ALAIN BEAULIEU SONDE L’ÉCRITURE

ALAIN BEAULIEU nous offre un roman plutôt intrigant avec Malek et moi. Je dis bien roman, parce que j’ai pris la peine de vérifier plusieurs fois, me demandant tout au long de ma lecture, si j’avais affaire à une histoire vraie ou à une fiction. J’imagine que l’écrivain souhaitait semer le doute chez son lecteur, qu’il se demande qui est cette Nadine qui l’a choisi pour écrire son histoire. Un peu réticent, l’écrivain accepte de plonger dans l’aventure et une sympathie certaine se développe entre les deux, même s’il fait tout pour garder ses distances et s’en tenir au rôle de narrateur. Une histoire toute simple qui bascule rapidement dans une suite d’événements plutôt rocambolesques.

J’ai terminé ma lecture de Malek et moi avec bien des questions et peu de réponses. J’ai eu beau secouer le livre, me dire que c’était un roman, me répéter que l’auteur a tout inventé, je suis resté sur mon quant-à-soi. L’écrivain a réussi son coup en me déstabilisant de la sorte, en me laissant croire que la narratrice est une femme réelle avec une carte d’assurance-maladie et un NIP.
Pourtant…
Mon inconfort vient certainement de l’architecture du roman. D’un côté, les histoires de Nadine, ses relations impossibles avec ses parents, sa peine d’amour, son avortement, son départ du Québec pour oublier, son errance en Europe dans un anonymat total pour retrouver son soi, son équilibre et son regard sur le monde. De l’autre, un journal où Beaulieu décrit minutieusement ses rencontres avec Nadine, jongle avec ses questions et ses hésitations devant la jeune femme atteinte d’un cancer. D’un côté, une histoire qui ressemble à un polar où les poursuites et les rebondissements se multiplient et de l’autre, la lutte d'une jeune femme contre le cancer, l’approche de la mort. Et  un écrivain au milieu qui fait tout pour garder ses distances.

== Exercices proposés ==
A) Pouvez-vous réécrire sous forme de liste le paragraphe de la critique de Malek et moi qui commence par « Mon inconfort vient certainement », en conservant ses faits principaux ?
B) Pourriez-vous reprendre la critique de Malek et moi après sa dernière phrase et en écrire la suite ?

== Données extraites ==
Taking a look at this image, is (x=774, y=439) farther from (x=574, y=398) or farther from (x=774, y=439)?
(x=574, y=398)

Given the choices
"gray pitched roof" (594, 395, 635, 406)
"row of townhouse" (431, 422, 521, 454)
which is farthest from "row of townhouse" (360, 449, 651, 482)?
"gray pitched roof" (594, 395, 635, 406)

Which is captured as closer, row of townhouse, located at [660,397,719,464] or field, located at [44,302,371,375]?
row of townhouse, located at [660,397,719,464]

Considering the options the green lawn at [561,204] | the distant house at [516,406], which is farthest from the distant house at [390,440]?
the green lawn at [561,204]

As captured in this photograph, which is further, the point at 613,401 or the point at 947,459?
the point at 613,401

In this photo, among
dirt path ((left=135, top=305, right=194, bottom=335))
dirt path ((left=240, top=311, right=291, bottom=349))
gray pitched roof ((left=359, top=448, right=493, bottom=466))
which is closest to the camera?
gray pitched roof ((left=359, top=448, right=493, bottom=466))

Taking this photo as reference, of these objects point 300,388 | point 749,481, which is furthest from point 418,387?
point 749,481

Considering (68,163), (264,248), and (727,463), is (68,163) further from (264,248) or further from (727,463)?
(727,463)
* * *
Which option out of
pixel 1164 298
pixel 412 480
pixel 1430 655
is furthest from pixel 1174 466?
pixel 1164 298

== Réponses par numéro ==
A)
- L'inconfort vient de l'architecture du roman.
- D'un côté, les histoires de Nadine : relations impossibles avec ses parents, peine d'amour, avortement, départ du Québec pour oublier, errance anonyme en Europe pour retrouver son soi, son équilibre et son regard sur le monde.
- De l'autre, un journal où Beaulieu décrit minutieusement ses rencontres avec Nadine, ainsi que ses questions et ses hésitations devant cette jeune femme atteinte d'un cancer.
- Le roman oppose ainsi une histoire proche du polar, pleine de poursuites et de rebondissements, à la lutte d'une jeune femme contre le cancer et à l'approche de la mort.
- Au milieu, un écrivain fait tout pour garder ses distances.

B)
MALEK

Malek change tout. Un premier regard, un mot et tout bascule. Les amours doivent bien commencer quelque part. Nadine est séduite par cet homme même si elle comprend rapidement qu’il trempe dans des affaires louches. Trafiquant, mafioso, espion, terroriste, on ne saura jamais.

Je peux te promettre une chose Nadine, c’est que si tu te colles à moi, tu ne t’ennuieras pas. Faudra te préparer à bouger, accepter de ne pas tout comprendre, donner du temps au temps, le bousculer parfois un peu. Je suis souvent en déplacement, plus colibri que gros bourdon, aujourd’hui ici, demain là-bas, dans un avion supersonique ou à dos de chameau dans le Sahara, et ce n’est pas une image, je te jure. J’ouvre mon jeu pour toi, Nadine, pour que tu saches dans quelle galère tu montes si jamais tu décides de me suivre. Tu as planté ta flèche là, a-t-il ajouté en se tâtant le thorax, entre ma sixième et ma septième côte. (p.56)

C’est ce que demande Beaulieu à son lecteur : « accepter de ne pas tout comprendre, donner du temps au temps ». Je veux bien, mais je n’ai jamais réussi à m’abandonner et à lui faire confiance.
Cette alternance entre le témoignage de Nadine et le journal d’Alain Beaulieu a pour effet de casser le rythme et m’a empêché de m’accrocher à l’un ou à l’autre. Et il y a deux Nadine. La jeune femme amoureuse de Malek, celle qui fuit avec son amant et l’autre qui lutte contre une maladie mortelle. 
Quelle histoire ! Malek fuit pour des raisons qui restent floues. Plus, la police française recrute Nadine comme agent double. Tout le monde fait partie des services secrets à un moment donné. Alors pourquoi cette cavale ?
Et que dire de la fausse mort de la jeune femme organisée par la police ? En quoi elle met l’État français en danger ? Ça fait beaucoup de questions et peu de réponses. J’avoue avoir souvent perdu pied.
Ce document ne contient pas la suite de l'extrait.